El mercado de metales preciosos experimenta una transformación sin precedentes. El oro ha alcanzado durante la madrugada del 28 de enero un nuevo récord histórico al situarse por encima de los 5.260 dólares por onza, llegando a tocar los 5.297,86 dólares y probando niveles cercanos a los 5.300 dólares. Esta escalada, que representa un avance del 1,7% respecto al cierre anterior, ocurre en un contexto marcado por la debilidad estructural del dólar estadounidense y pocas horas antes de que la Reserva Federal anuncie sus decisiones de política monetaria.
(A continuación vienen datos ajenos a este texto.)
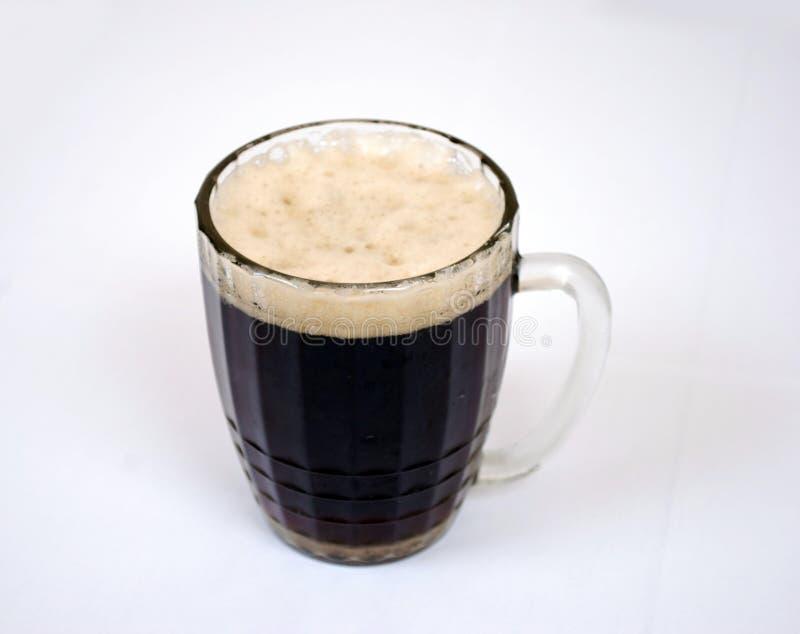 Κούπα της σκοτεινής φιλτραρισμένης μπύρας με τον αφρό στοκ εικόνα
El metal precioso ha protagonizado un rally extraordinario que lo ha llevado a duplicar su valor desde agosto de 2024, cuando superó por primera vez la barrera de los 2.500 dólares por onza. En lo que va de 2026, el incremento ronda el 22%, sumándose a un aumento aproximado del 70% registrado durante 2025. El indicador RSI en el gráfico de intervalos diarios ha alcanzado niveles cercanos a 88 puntos, sugiriendo condiciones de sobrecompra extrema similares a las observadas en octubre de 2025.

La plata lidera el rally con avances superiores al 50%

Mientras el oro acapara titulares, la plata ha experimentado un comportamiento aún más espectacular. El metal blanco cotiza en torno a los 114-116 dólares por onza, habiendo alcanzado un máximo histórico de 117,71 dólares en sesiones anteriores. Su revalorización en lo que va de 2026 supera el 50%, tras haber registrado un incremento de casi 150% durante 2025.
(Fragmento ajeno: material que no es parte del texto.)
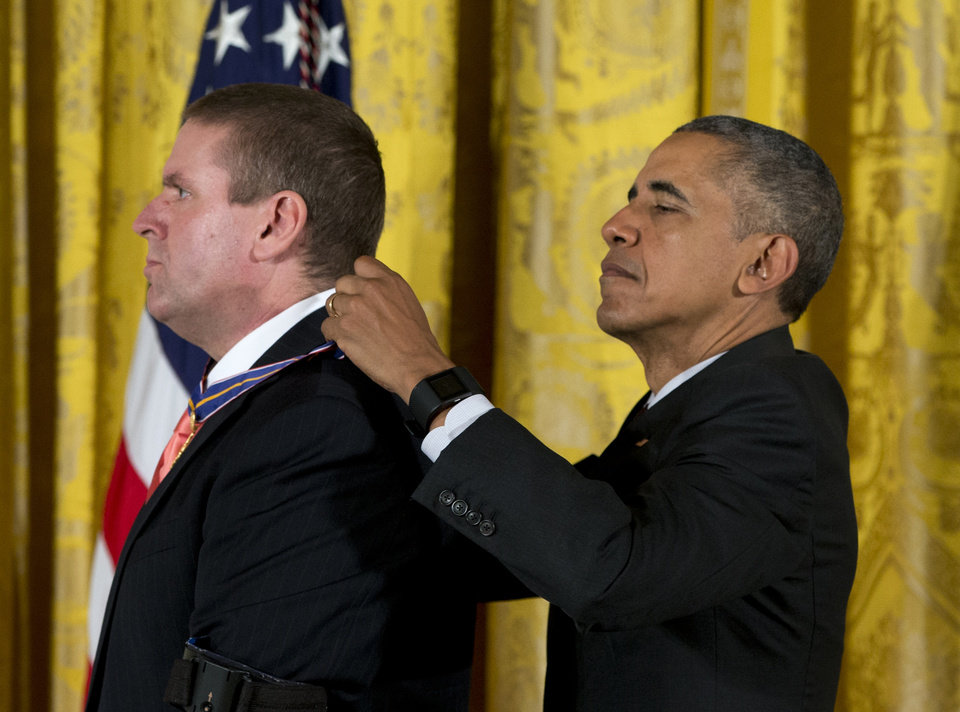 President Obama presents medal to Midwest City officer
El martes, la plata experimentó un salto del 8,2%, cerrando en 112,34 dólares, después de haber avanzado un 7,85% en la jornada previa. Este comportamiento representa su mayor salto intradía desde la crisis financiera mundial de 2008. El volumen de negociación en el iShares Silver Trust, el mayor fondo cotizado respaldado por plata, alcanzó casi 40.000 millones de dólares el lunes, cifra comparable al ETF SPDR S&P 500 y superior a los volúmenes de negociación de gigantes como Nvidia (23.000 millones) o Tesla (22.000 millones). Esta cifra contrasta dramáticamente con los 2.000 millones de dólares de hace unos meses y los 10.000 millones registrados a finales de diciembre.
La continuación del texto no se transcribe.